EXERCISE. Please arrange the lines below as a numbered list, skipping any blank lines. Leave the pictures out of your answer.

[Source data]
***
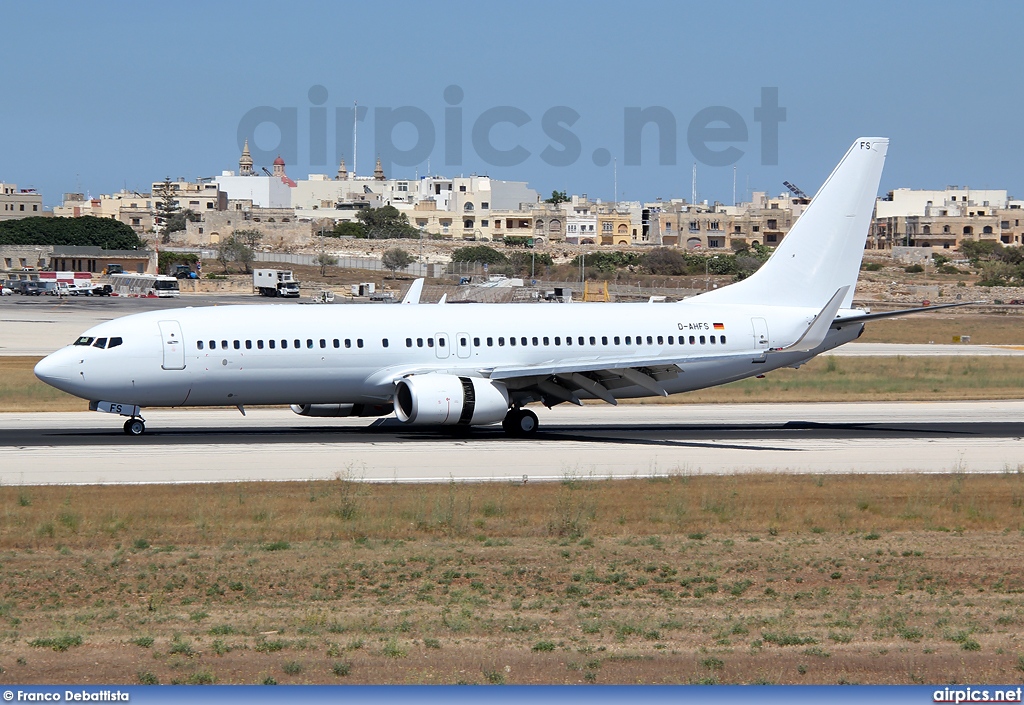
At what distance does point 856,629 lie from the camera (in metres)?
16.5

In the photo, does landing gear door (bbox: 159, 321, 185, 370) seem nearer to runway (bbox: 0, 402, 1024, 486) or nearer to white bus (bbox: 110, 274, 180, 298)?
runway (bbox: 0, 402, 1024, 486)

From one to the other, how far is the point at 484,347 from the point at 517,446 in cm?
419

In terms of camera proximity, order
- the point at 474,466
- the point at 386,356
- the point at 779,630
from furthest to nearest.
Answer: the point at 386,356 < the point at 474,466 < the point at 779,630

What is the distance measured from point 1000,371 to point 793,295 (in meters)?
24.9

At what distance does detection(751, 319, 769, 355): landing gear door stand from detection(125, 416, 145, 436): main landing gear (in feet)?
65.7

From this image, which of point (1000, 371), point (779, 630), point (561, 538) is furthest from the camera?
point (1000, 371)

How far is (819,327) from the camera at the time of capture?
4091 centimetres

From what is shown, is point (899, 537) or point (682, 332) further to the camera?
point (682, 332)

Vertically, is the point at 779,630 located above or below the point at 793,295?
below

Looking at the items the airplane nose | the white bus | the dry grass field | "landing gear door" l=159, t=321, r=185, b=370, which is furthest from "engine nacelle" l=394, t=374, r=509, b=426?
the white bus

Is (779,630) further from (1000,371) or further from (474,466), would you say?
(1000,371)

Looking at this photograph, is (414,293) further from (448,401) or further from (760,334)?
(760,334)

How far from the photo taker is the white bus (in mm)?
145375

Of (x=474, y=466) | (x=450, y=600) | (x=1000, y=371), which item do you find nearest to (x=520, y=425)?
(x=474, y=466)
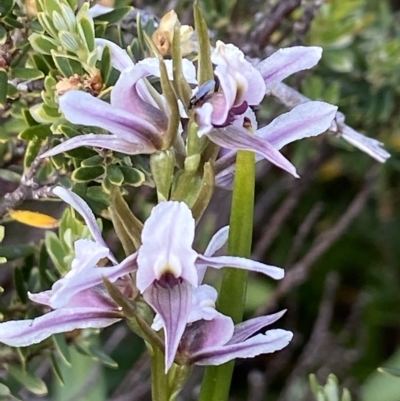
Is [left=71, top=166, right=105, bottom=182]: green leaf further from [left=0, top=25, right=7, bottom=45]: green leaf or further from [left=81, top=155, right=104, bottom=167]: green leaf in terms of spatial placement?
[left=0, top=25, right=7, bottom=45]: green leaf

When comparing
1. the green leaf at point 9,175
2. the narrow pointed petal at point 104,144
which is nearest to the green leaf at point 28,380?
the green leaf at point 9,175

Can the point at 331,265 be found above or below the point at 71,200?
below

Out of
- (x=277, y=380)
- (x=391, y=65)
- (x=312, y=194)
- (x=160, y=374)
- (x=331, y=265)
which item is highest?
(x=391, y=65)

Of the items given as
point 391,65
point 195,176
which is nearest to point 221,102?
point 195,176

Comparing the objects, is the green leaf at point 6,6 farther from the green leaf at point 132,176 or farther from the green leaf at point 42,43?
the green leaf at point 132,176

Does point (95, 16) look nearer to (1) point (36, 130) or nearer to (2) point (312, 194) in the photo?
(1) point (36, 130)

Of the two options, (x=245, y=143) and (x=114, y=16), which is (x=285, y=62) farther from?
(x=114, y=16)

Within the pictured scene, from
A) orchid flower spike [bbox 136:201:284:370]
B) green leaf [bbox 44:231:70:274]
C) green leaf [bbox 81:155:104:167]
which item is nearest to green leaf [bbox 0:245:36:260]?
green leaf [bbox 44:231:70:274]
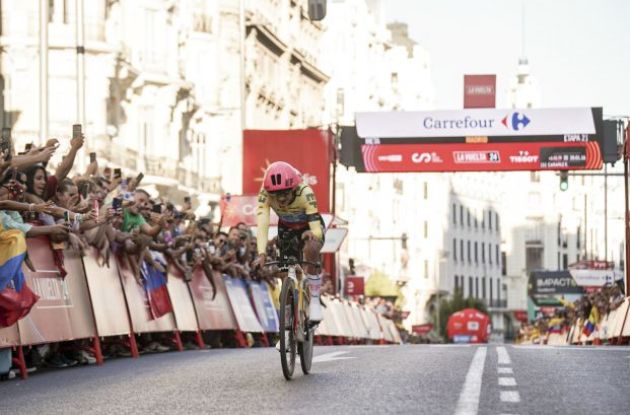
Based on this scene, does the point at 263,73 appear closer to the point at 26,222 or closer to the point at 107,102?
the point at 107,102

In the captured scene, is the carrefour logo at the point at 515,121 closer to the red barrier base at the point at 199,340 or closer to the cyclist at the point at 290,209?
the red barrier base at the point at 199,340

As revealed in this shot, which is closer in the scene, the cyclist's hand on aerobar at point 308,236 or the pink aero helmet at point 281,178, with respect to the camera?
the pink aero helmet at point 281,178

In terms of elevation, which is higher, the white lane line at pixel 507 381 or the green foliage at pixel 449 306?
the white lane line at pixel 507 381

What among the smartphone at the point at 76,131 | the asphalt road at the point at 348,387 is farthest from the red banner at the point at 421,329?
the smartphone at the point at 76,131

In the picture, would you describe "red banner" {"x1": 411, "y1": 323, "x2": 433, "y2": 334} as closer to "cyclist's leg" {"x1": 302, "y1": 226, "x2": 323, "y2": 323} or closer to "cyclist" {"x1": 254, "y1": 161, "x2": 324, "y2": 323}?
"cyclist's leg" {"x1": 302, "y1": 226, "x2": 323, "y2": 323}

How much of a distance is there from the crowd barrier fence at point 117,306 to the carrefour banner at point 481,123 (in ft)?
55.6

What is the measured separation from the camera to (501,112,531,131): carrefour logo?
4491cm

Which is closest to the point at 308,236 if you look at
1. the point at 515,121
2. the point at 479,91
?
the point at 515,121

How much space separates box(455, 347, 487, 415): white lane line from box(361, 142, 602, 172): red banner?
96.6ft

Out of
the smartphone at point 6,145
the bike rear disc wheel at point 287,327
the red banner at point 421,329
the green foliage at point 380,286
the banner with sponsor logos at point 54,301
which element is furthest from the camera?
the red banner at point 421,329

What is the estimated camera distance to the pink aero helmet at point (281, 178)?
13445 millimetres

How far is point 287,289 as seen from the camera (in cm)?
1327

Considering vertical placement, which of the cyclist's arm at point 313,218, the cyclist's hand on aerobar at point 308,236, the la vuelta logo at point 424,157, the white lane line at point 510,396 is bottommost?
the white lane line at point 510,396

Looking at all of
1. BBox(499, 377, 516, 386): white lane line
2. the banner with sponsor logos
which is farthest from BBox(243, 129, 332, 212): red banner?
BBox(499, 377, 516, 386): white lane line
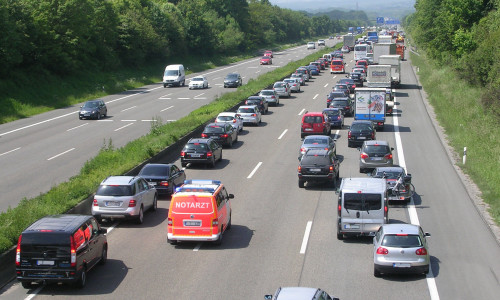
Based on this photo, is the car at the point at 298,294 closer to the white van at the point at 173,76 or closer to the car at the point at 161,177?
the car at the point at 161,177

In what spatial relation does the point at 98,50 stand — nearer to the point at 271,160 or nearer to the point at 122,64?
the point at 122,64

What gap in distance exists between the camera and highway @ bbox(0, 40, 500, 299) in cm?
***
FINAL RESULT.
1. At what distance does point 856,629 lie from the camera (in metres)?
2. 16.5
3. In the photo, does landing gear door (bbox: 159, 321, 185, 370) seem nearer to runway (bbox: 0, 402, 1024, 486) or nearer to white bus (bbox: 110, 274, 180, 298)?
4. runway (bbox: 0, 402, 1024, 486)
5. From one to the other, how far is the point at 484,347 from the point at 517,446 in cm?
6. 419
7. In terms of camera proximity, order
8. - the point at 474,466
9. - the point at 386,356
10. - the point at 779,630
11. from furthest to nearest.
12. Answer: the point at 386,356 < the point at 474,466 < the point at 779,630
13. What is the distance measured from point 1000,371 to point 793,295 (in meters)?
14. 24.9
15. At what distance does detection(751, 319, 769, 355): landing gear door stand from detection(125, 416, 145, 436): main landing gear (in feet)?
16. 65.7
17. From this image, which of point (1000, 371), point (779, 630), point (561, 538) is furthest from the camera?
18. point (1000, 371)
19. How far is (819,327) from the camera at the time of capture?
20. 4091 centimetres
21. From what is shown, is point (899, 537) or point (682, 332) further to the camera?
22. point (682, 332)
23. Vertically, is the point at 779,630 located above or below the point at 793,295?
24. below
25. Looking at the items the airplane nose | the white bus | the dry grass field | "landing gear door" l=159, t=321, r=185, b=370, which is furthest from "engine nacelle" l=394, t=374, r=509, b=426?
26. the white bus
27. Is (779,630) further from (1000,371) or further from (474,466), would you say?
28. (1000,371)
29. Looking at this photograph, is (414,293) further from (448,401) or further from (760,334)?
30. (760,334)
31. How far from the photo taker is the white bus (in mm)?
32. 145375
33. Of (x=474, y=466) | (x=450, y=600) | (x=1000, y=371), which item do you find nearest to (x=520, y=425)?
34. (x=474, y=466)
35. Is [left=71, top=166, right=105, bottom=182]: green leaf further from [left=0, top=25, right=7, bottom=45]: green leaf or further from [left=81, top=155, right=104, bottom=167]: green leaf in terms of spatial placement?
36. [left=0, top=25, right=7, bottom=45]: green leaf
37. When comparing
38. 1. the green leaf at point 9,175
39. 2. the narrow pointed petal at point 104,144
40. which is nearest to the green leaf at point 28,380?
41. the green leaf at point 9,175
42. Can the point at 331,265 be found above or below the point at 71,200?
43. below
44. Out of
45. - (x=277, y=380)
46. - (x=391, y=65)
47. - (x=312, y=194)
48. - (x=160, y=374)
49. - (x=331, y=265)
50. which item is highest?
51. (x=391, y=65)
52. Of the items given as
53. point 391,65
54. point 195,176
55. which is nearest to point 221,102?
56. point 195,176
57. Comparing the objects, is the green leaf at point 6,6 farther from the green leaf at point 132,176 or farther from the green leaf at point 42,43?
58. the green leaf at point 132,176
59. Does point (95, 16) look nearer to (1) point (36, 130) or nearer to (2) point (312, 194) in the photo?
60. (1) point (36, 130)
61. Of the two options, (x=245, y=143) and (x=114, y=16), which is (x=285, y=62) farther from?
62. (x=114, y=16)
63. Within the pictured scene, from
64. A) orchid flower spike [bbox 136:201:284:370]
65. B) green leaf [bbox 44:231:70:274]
66. C) green leaf [bbox 81:155:104:167]
67. which item is nearest to green leaf [bbox 0:245:36:260]?
68. green leaf [bbox 44:231:70:274]
69. Based on this scene, does the point at 263,73 appear closer to the point at 26,222 or closer to the point at 107,102?
70. the point at 107,102
71. In the captured scene, is the carrefour logo at the point at 515,121 closer to the red barrier base at the point at 199,340 or closer to the cyclist at the point at 290,209?
72. the red barrier base at the point at 199,340
73. As revealed in this shot, which is closer in the scene, the cyclist's hand on aerobar at point 308,236 or the pink aero helmet at point 281,178, with respect to the camera?
74. the pink aero helmet at point 281,178
75. In terms of elevation, which is higher, the white lane line at pixel 507 381 or the green foliage at pixel 449 306?
76. the white lane line at pixel 507 381
77. What among the smartphone at the point at 76,131 | the asphalt road at the point at 348,387 is farthest from the red banner at the point at 421,329?
78. the smartphone at the point at 76,131
79. In the picture, would you describe "red banner" {"x1": 411, "y1": 323, "x2": 433, "y2": 334} as closer to "cyclist's leg" {"x1": 302, "y1": 226, "x2": 323, "y2": 323} or closer to "cyclist" {"x1": 254, "y1": 161, "x2": 324, "y2": 323}?
80. "cyclist's leg" {"x1": 302, "y1": 226, "x2": 323, "y2": 323}
81. How much of a distance is there from the crowd barrier fence at point 117,306 to the carrefour banner at point 481,123 (in ft)?
82. 55.6
83. What is the measured separation from the camera to (501,112,531,131): carrefour logo?
84. 4491cm
85. Which is closest to the point at 308,236 if you look at
86. 1. the point at 515,121
87. 2. the point at 479,91
88. ?
89. the point at 515,121
90. How much space separates box(455, 347, 487, 415): white lane line from box(361, 142, 602, 172): red banner?
91. 96.6ft
92. Out of
93. the smartphone at point 6,145
94. the bike rear disc wheel at point 287,327
95. the red banner at point 421,329
96. the green foliage at point 380,286
97. the banner with sponsor logos at point 54,301
98. which element is furthest from the camera?
99. the red banner at point 421,329
100. What is the estimated camera distance to the pink aero helmet at point (281, 178)?
101. 13445 millimetres
102. How far is point 287,289 as seen from the camera (in cm)?
103. 1327
104. Considering vertical placement, which of the cyclist's arm at point 313,218, the cyclist's hand on aerobar at point 308,236, the la vuelta logo at point 424,157, the white lane line at point 510,396 is bottommost?
105. the white lane line at point 510,396
106. Looking at all of
107. 1. BBox(499, 377, 516, 386): white lane line
108. 2. the banner with sponsor logos
109. which is farthest from BBox(243, 129, 332, 212): red banner?
110. BBox(499, 377, 516, 386): white lane line
111. Based on this photo, is the car at the point at 298,294 closer to the white van at the point at 173,76 or closer to the car at the point at 161,177?
112. the car at the point at 161,177
113. In what spatial relation does the point at 98,50 stand — nearer to the point at 271,160 or nearer to the point at 122,64?
114. the point at 122,64
115. What gap in distance exists between the camera and highway @ bbox(0, 40, 500, 299) in cm?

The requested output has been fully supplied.